-Birkaç bikini daha denersen bugün denize giremeyeceğiz zaten, almana gerek kalmayacak Bük.
-Bu son bebeğim bu olacak hissediyorum.
Fal bakar gibi söylemişti bu cümleyi. Alışveriş konusunu dünyanın en önemli meselesi gibi yaşıyordu gerçekten. Dün yorgun olduğumuz için girmemiştik ama bugün de farkı kalmamıştı. Sabahtan beri adanın dört bir yanını dolaşmıştık resmen.
-Tamamdır bebeğim çıkıyoruz. Sonunda...
Avşa, Marmara denizinde olmasına rağmen koyları temiz kalabilmiş bir yerdi. İstanbul'a yakınlığı nedeniyle de oldukça turist çekiyordu doğrusu. Biz de en güzel koylarında biri olan Tavşanlı'ya gidecektik. Yazlığın bulunduğu yere de yakındı. Koya geldiğimizde havlularımızı şezlonglara serip plaj elbiselerimizi çıkardık. Bükin bikinisini mağazada giymişti, ben de uğraşmak istemediğimden evde üzerime geçirmiştim. Berkay geç uyandığı için daha sonra bize katılacaktı. Hava bugün çok güneşliydi, denizin de sıcak olmasını umuyordum ki düşündüğüm gibi oldu. Su çarşaf gibi süzülüyordu. Bu yıl ilk deniz sefamız değildi ama yine de çok özledğimi fark ettim. Suya biraz alıştığımızda kendimizi şefkatli kollarına bıraktık. Koy çok kalabalık değildi dilediğimizce yüzüyorduk. Çocukluğumdan beri denizde büyümüştüm neredeyse o yüzden iyi bir yüzücüydüm ve derinlerden korkmuyordum. Suyun üstünde sırt üstü yatıp kollarımı ve bacaklarımı iki yana açarak tuzlu suyun beni sürüklemesini bekledim. Gözlerimi kapatıp kulaklarıma kadar başımı geri yasladım ve içimden saymaya başladım. Bu benim için terapi gibi bir şeydi. Kulaklarımda suyun uğultusunu hissederken huzurlu bir uykuya dalıyor gibi oluyordum.
Birinin omzumdan aşağı bastırmasıyla kendime geldim. Bükin yanında birkaç genç çocukla gülümsüyordu.
-Sizi Gökçe'yle tanıştırayım, terapisini böldüğümüz için fırça yiyeceğiz ama ne yapalım.
Ayıp ediyorsun Bükin'cim birkaç kaslı adamı izlemek de terapi gibi bir şey zaten. Güneş gözlerimi aldığı için kısık bir gülüş sergiledim.
-Sorun değil tatlım yeni başlıyordum. Gökçe ben..

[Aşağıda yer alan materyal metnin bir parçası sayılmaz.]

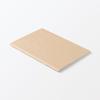MUJI Обычный блокнот A6 32 страницы 84925313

-Ben Murat... Tanıştığıma sevindim.
-Arda ben de...
İkinci arkadaşla da tokalaşmak için elimi uzataktım ki umursamaz bir tavırla arkasını dönüp kıyıya yüzmeye başladı. Denizin ortasında saçlarımız yüzümüze yapışmış bir şekilde tanışıyorduk ve bu hala artistlik yapıyordu öyle mi? İnsanlar gerçekten arkalarından gülmeme sebep oluyordu.
Sakince denizden çıktıktan sonra havluma sarıldım ve kurulanmaya çalıştım. Havanın güzel olması çenemin titremesini engellemiyordu. Bu çocukluğumdan beri böyleydi. Çocuklar da havlularını yanımıza taşıyıp oturduklarında Bükin'le koyu bir sohbete başladılar. Kaslı artistimiz bana nazaran Bükin'i sevmişe benziyordu. Heraretli bir şeyler anlatıyor ve gülünecek yerde düzgün dişlerini göstermekten kaçınmıyordu. Bükin de doğal bir kızdı zaten o yüzden kendini kasmışa benzemiyordu pek. Bir an çocuğa dönüp ''beni beğenmiyor musun?'' demek istedim. Ama ezik düşüncelerim Berkay'ın gelmesiyle son buldu. Sevinmiştim çünkü Bük bir yarım saat iptaldi muhtemelen. Çocuğun sicil kaydına kadar sorup ortak noktalar bulacak ve birkaç zekice espriyle odağı kendine toplayacaktı. Berkay usulca yanıma yaklaşıp;
-Yazlık komşuluğu Bükin'e yetmedi sanırım, dedi. Komşuluk mu? Tanışıyorlardı demek, avare kızımız bana söylemeyi aklına getirmiyordu tabii.